• **EXERCISE OBJECTIVE**
In the statement on Decho Pongrok Village, from what date will Khmer Times publish five times a week?
[DOCUMENT PASSAGE — start]
Question: Did you call the villagers who are currently living here “chaotic people”?

Answer: As an authority, ever since the day Decho Pongrok Village has been created, we have never paid attention to the villagers’ chaos or systematic methods. We only pay attention to how they are living under the Constitution. Moreover, there is no division of groups/class because we are all Khmer.

Question: How do you feel when you see the staff drinking and having fun?

Answer: The provincial staff come to fulfill their obligations for the villagers of Decho Pongrok Village; they are not here to drink or have fun. We are unable to afford food or drinks for them. They come here with their own meals. However, as the local authority, it’s normal for us to provide them with a place to stay and to rest.

Question: There are sources saying that Mr. Mo Han went to drink at you house. How do you feel about that?

Answer:  Mr. Mo Han has never come to my house to drink or dine. Not even once.

Question: If you’re working for Mr. Mo Han, then why don’t you ask him for monthly salary?

Answer: I am not a V.G.P. Company employee. I am an authority, being paid by the government to serve the citizens.

Chim Seoun, the Commune Chief, spoke to Khmer Times journalist Chanveasna from his hospital bed on Thursday by telephone. Previoulsy, he had talked to another Khmer Times journalist, Ven Rathavong on several occasions. Each time he was informed by the journalists that they were calling from Khmer Times. I, too, told him directly that I own Khmer Times.

When talking about publisher’s ethics and use of a pseudonym, such as M.H. Tee, what is so strange about it?  Those are indeed my initials and it is an accepted norm in the newspaper realm.

To respond point by point to the Daily’s attacks is a waste of newspaper space. Suffice to say, this is a case of “the pot calling the kettle black.”

Facts have been misrepresented. The thrust of the story is a personal attack rather than news. The goal is to try stifle the rise of a new kid on the block,  the “Khmer Times,” which is attracting readers from the Daily.

As the owner, publisher of Khmer Times, I pose these questions:

Why the fetish with the Khmer Times?

Why the infatuation  with the exposes on Decho Pongrok Village by the Khmer Times to the extent that the number of words and  articles were counted?

Are there any reports of clashes between Virtus Green Plantations and villagers?

Why the personal attacks on me which are defamatory in nature, when the application for a publishing permit requires a certificate of no criminal record?

Buried in Friday’s Daily story is the Daily’s acknowledgement that Ms.Koy and the original settlers at Decho Pongrok Village  complain that they are being overwhelmed by new intruders.

These new intruders are working in the village with phony land claims. When a plantation invests up to $2.5 million a year to develop its concession, meets the requirements as stipulated in the concession agreement, builds and rehabilitates up to 12 kilometer of roads and bridges (and  allow villagers to use them), provides jobs to up to 250 Cambodians, creates a local economy, it has the right to make known its grievances.

The  Khmer Times has the right to publicize land grabs -- just as the other papers which  champion the plight of alleged victims of land grabs.

Silence and acquiescence by ELC owners combined with the greed of land claims fuel land grabs. If you have full information on a land grab, what is the harm in publishing it?

But, maybe if you practice cybersquatting, you also then approve of land squatting.

Is The Daily’s “hatchet” job  -- three whacks in one year –  really about the publisher occasionally using  a pseudonym? Or, is the rel threat to the Daily  last week’s announcement that Khmer Times will go five times a week  on July 1?

There are many high profile media executives who do not proclaim their investments to the four corners of the earth.

Khmer Times did not start this fire. We kept silent for more than one year even though the very personal attacks started well before we went to print.  But we are not going to waste journalistic resources preparing “exposes” on rival newspaper publishers. We are not going to devote time and manpower to investigate the Daily’s odd, tax-free “NGO” status in Cambodia.
[DOCUMENT PASSAGE — finish]
[DATASET ENTRIES — start]
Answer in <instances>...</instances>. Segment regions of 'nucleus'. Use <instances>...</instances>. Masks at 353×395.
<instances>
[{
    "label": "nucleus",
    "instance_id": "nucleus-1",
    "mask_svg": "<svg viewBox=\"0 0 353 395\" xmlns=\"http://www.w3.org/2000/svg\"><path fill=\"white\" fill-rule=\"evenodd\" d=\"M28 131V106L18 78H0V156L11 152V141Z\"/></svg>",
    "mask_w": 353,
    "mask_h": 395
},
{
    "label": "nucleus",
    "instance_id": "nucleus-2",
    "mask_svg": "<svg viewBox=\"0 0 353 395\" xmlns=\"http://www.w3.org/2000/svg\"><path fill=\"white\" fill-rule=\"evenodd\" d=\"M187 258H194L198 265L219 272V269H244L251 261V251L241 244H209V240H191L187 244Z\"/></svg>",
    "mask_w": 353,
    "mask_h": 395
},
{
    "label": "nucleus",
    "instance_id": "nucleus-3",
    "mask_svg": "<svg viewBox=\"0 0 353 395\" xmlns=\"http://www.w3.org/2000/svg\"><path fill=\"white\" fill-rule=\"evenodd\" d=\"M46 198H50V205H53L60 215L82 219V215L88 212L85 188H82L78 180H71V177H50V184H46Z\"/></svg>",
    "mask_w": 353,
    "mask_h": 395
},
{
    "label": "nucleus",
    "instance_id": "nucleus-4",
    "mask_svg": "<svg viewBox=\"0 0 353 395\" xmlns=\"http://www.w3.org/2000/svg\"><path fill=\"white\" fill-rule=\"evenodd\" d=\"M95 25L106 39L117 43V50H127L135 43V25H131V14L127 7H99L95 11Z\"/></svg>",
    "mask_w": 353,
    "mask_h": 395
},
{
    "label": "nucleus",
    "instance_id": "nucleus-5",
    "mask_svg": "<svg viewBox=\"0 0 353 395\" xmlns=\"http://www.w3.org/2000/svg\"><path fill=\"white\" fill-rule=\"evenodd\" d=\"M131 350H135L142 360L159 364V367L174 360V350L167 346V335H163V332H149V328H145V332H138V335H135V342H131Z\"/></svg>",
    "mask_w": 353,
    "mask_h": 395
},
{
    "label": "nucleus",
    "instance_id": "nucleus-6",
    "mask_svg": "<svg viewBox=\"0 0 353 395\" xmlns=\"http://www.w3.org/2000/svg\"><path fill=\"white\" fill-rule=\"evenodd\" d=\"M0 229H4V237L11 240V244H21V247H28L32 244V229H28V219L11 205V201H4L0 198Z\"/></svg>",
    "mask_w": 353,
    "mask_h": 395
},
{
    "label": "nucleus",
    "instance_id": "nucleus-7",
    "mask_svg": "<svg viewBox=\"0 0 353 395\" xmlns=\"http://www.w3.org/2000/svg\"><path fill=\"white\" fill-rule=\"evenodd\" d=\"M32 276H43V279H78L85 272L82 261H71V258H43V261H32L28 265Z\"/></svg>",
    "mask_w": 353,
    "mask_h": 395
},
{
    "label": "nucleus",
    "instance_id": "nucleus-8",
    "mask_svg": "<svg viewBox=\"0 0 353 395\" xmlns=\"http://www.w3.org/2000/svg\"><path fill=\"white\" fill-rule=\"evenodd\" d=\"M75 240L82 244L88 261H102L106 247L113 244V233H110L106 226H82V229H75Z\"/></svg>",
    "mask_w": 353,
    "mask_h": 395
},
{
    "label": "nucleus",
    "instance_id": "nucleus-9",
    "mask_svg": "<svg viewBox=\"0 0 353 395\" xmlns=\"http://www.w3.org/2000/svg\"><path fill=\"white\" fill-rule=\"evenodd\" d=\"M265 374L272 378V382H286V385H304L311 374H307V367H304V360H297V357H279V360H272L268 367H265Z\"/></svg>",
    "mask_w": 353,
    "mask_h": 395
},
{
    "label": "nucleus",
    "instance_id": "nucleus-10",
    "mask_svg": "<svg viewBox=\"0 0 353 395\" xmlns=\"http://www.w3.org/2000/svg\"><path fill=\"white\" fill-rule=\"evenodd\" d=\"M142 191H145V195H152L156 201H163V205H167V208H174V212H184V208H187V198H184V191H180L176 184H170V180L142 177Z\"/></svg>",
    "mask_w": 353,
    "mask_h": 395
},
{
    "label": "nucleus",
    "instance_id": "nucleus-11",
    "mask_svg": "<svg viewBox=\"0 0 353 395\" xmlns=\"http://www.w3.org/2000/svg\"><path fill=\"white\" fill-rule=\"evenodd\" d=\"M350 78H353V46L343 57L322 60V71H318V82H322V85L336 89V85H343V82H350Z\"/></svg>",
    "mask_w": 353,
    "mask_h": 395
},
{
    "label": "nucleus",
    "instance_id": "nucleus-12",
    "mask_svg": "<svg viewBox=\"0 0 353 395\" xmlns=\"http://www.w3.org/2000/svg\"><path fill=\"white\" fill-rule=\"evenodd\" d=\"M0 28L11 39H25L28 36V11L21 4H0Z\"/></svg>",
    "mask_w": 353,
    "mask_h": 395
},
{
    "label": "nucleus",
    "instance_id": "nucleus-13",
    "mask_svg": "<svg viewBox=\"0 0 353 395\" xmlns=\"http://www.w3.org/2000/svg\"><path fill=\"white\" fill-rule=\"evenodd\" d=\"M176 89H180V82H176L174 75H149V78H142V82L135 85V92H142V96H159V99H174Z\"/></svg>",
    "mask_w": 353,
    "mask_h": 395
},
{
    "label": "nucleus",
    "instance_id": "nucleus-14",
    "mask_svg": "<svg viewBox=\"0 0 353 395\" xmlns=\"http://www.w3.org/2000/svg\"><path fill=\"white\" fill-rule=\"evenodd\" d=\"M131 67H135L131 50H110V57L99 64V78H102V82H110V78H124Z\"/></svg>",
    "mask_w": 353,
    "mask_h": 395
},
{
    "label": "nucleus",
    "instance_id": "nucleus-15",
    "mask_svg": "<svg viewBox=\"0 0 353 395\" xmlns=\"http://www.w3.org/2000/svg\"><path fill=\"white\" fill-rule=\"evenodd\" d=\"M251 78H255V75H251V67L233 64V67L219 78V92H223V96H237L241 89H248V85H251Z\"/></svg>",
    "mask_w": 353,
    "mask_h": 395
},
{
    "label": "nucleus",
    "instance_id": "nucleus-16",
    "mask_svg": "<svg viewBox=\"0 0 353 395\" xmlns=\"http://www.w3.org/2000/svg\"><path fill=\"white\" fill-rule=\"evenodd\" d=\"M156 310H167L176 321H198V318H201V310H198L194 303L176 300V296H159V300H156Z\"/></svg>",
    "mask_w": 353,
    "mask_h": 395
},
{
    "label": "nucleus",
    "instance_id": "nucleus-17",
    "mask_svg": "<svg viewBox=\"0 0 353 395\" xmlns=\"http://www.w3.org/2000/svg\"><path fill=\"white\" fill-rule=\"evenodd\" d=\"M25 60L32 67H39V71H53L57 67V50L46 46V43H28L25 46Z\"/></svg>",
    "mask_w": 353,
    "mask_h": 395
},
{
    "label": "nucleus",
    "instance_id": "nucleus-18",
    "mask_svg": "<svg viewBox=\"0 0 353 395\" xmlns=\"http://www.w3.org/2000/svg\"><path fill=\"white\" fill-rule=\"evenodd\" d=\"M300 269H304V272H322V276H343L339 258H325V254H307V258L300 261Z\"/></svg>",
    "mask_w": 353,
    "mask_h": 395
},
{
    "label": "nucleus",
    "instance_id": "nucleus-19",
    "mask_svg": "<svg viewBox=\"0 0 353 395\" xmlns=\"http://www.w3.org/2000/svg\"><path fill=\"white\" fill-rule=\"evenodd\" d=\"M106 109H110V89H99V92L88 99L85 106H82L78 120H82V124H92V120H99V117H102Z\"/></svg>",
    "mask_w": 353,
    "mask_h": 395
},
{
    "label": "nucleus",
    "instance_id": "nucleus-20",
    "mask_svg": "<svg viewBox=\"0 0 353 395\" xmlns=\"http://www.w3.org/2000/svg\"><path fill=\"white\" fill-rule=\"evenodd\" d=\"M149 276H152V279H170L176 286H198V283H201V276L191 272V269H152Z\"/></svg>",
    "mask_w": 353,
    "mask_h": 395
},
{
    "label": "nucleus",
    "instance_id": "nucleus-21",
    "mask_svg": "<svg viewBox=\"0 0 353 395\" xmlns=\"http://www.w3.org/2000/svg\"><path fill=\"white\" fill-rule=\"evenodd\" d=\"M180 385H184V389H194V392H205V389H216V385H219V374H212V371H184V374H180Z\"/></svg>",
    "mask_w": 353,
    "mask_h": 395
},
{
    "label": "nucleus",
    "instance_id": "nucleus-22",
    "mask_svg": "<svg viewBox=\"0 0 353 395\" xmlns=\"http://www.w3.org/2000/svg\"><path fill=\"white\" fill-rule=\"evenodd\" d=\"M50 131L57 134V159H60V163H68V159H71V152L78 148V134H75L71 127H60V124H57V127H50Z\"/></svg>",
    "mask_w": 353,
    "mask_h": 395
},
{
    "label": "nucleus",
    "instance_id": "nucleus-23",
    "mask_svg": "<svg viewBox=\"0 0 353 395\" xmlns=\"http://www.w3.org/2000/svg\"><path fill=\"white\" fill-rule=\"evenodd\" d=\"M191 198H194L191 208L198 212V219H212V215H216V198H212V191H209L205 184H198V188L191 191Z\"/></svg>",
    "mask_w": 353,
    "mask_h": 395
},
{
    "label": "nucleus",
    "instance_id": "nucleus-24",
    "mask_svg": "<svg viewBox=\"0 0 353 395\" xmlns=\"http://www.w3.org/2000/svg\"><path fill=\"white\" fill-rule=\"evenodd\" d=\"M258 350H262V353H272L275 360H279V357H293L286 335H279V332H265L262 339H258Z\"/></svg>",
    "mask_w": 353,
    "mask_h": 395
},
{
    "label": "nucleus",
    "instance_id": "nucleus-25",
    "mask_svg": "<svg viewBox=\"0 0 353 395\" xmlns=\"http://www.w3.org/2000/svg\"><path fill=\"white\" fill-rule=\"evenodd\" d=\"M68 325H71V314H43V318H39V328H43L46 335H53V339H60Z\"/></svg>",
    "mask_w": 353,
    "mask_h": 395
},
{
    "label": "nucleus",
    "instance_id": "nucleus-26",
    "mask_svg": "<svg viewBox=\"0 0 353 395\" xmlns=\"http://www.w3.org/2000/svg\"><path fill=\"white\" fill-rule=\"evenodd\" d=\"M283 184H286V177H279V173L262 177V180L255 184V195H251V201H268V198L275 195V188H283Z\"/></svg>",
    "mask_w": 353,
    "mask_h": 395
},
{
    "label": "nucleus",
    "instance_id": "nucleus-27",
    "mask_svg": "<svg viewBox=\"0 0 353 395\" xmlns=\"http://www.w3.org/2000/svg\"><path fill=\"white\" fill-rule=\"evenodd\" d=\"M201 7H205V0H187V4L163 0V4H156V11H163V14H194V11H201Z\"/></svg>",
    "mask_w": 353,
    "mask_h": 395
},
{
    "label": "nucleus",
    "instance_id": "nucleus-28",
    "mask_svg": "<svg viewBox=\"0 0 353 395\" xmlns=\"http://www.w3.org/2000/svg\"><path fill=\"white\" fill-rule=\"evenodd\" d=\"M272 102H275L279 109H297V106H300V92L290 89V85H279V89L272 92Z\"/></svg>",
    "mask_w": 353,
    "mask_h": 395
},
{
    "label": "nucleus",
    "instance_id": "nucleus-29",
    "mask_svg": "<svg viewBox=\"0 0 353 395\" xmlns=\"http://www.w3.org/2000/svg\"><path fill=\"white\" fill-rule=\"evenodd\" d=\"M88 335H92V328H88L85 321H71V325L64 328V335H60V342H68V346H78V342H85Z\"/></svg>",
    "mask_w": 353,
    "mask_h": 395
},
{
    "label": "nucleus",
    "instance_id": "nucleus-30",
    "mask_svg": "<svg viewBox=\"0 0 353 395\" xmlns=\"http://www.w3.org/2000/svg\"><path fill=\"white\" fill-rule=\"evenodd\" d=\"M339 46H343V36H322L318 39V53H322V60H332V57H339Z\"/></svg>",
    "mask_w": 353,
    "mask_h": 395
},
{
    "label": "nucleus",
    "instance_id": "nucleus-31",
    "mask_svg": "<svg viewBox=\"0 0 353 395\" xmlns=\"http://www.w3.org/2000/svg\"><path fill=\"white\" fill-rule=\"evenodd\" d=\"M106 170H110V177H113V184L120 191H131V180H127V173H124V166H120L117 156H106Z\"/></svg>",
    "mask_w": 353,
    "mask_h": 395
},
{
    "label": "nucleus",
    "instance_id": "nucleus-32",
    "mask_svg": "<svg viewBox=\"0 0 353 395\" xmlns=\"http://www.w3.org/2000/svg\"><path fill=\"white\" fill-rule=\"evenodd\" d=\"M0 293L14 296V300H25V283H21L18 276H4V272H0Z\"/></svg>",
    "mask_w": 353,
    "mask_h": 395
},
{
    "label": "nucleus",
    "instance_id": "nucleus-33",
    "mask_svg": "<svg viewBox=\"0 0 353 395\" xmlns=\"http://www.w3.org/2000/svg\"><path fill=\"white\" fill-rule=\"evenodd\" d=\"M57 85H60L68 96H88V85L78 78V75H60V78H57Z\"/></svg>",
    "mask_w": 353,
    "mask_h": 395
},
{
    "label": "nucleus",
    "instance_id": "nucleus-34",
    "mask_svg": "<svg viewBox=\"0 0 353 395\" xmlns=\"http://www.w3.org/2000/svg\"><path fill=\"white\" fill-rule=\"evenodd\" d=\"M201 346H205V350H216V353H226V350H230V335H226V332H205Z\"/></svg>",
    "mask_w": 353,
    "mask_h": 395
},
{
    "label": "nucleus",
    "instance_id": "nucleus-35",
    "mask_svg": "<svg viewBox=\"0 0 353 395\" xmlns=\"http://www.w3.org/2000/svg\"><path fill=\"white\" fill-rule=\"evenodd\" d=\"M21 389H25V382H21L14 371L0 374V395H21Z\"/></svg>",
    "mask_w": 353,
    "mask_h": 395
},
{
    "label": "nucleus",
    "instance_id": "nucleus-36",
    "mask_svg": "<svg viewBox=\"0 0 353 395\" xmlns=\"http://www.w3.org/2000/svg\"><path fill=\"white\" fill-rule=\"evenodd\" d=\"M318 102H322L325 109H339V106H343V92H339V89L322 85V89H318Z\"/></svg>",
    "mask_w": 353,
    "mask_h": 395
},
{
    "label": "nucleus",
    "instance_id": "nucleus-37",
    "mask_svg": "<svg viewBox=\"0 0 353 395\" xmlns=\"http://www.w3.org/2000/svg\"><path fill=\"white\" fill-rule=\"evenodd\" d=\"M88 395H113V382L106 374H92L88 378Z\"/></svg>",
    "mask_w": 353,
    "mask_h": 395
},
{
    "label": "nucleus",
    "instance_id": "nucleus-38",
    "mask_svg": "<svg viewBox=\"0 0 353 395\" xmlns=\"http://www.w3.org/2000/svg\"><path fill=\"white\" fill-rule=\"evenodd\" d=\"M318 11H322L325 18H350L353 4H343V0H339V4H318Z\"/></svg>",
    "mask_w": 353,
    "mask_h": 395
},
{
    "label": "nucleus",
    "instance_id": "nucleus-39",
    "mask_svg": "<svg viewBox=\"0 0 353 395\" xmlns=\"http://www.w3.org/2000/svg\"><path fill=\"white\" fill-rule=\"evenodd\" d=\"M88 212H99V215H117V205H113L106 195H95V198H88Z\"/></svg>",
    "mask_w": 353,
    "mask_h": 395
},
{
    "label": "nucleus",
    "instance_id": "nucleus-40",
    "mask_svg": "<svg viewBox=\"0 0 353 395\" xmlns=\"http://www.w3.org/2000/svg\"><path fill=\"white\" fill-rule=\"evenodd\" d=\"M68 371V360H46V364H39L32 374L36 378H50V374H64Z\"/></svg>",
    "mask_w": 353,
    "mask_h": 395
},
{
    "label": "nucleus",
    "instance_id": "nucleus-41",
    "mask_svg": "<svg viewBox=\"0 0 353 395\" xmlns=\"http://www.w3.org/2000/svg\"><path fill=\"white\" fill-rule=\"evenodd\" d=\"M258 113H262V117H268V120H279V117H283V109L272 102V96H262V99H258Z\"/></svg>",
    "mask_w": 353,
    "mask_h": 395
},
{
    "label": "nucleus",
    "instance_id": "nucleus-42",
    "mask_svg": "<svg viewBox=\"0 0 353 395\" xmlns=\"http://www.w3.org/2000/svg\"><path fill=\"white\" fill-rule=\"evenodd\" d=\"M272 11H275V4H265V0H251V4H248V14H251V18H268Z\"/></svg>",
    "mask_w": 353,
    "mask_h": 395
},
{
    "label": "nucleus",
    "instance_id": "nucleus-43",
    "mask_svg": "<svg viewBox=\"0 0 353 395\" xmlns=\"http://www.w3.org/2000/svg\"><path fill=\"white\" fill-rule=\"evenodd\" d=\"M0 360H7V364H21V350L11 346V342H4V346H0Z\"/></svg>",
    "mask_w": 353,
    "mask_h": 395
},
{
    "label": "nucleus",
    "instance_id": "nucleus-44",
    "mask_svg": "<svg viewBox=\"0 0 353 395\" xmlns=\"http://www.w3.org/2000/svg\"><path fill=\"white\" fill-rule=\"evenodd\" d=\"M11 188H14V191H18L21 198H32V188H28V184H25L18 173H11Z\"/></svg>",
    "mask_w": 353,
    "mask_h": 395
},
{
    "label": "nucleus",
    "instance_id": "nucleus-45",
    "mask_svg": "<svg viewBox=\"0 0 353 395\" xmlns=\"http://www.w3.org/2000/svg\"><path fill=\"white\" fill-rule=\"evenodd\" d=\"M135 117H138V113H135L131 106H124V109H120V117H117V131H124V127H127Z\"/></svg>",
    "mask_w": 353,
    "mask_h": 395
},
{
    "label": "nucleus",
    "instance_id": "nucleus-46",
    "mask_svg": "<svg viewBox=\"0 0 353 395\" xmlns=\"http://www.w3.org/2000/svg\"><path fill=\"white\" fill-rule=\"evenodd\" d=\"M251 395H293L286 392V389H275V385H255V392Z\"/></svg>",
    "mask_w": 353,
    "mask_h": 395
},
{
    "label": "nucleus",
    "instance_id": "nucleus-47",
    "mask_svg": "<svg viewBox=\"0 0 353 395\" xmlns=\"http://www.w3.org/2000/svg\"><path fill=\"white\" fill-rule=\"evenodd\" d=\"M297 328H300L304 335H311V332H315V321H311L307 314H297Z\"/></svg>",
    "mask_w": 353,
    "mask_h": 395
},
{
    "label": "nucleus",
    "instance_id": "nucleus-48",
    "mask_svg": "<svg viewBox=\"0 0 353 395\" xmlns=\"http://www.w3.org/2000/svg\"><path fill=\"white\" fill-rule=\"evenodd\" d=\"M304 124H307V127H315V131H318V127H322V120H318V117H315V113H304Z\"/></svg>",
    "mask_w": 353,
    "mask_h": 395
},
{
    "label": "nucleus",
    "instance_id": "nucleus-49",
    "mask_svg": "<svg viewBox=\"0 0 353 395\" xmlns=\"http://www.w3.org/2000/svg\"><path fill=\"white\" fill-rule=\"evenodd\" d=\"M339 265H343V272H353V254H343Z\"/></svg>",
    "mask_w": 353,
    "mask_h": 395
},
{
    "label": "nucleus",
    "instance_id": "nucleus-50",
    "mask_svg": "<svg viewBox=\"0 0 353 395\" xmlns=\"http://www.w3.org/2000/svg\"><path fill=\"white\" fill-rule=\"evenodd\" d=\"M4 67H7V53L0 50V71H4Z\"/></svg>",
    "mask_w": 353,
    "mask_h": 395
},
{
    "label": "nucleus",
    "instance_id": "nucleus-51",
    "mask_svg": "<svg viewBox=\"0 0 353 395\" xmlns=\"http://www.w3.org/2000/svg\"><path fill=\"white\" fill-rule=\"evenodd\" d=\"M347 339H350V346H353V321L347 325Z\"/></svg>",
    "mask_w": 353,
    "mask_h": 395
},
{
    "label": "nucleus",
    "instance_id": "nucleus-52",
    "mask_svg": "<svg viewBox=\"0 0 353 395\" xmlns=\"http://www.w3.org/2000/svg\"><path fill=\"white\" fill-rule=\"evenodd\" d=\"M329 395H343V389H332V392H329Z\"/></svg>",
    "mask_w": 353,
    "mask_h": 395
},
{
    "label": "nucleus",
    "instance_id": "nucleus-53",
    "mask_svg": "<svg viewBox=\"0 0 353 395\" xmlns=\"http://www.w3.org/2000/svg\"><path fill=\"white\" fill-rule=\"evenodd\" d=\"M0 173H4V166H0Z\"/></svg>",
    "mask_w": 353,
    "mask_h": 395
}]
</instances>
[DATASET ENTRIES — finish]
• **ANSWER SPACE**
July 1.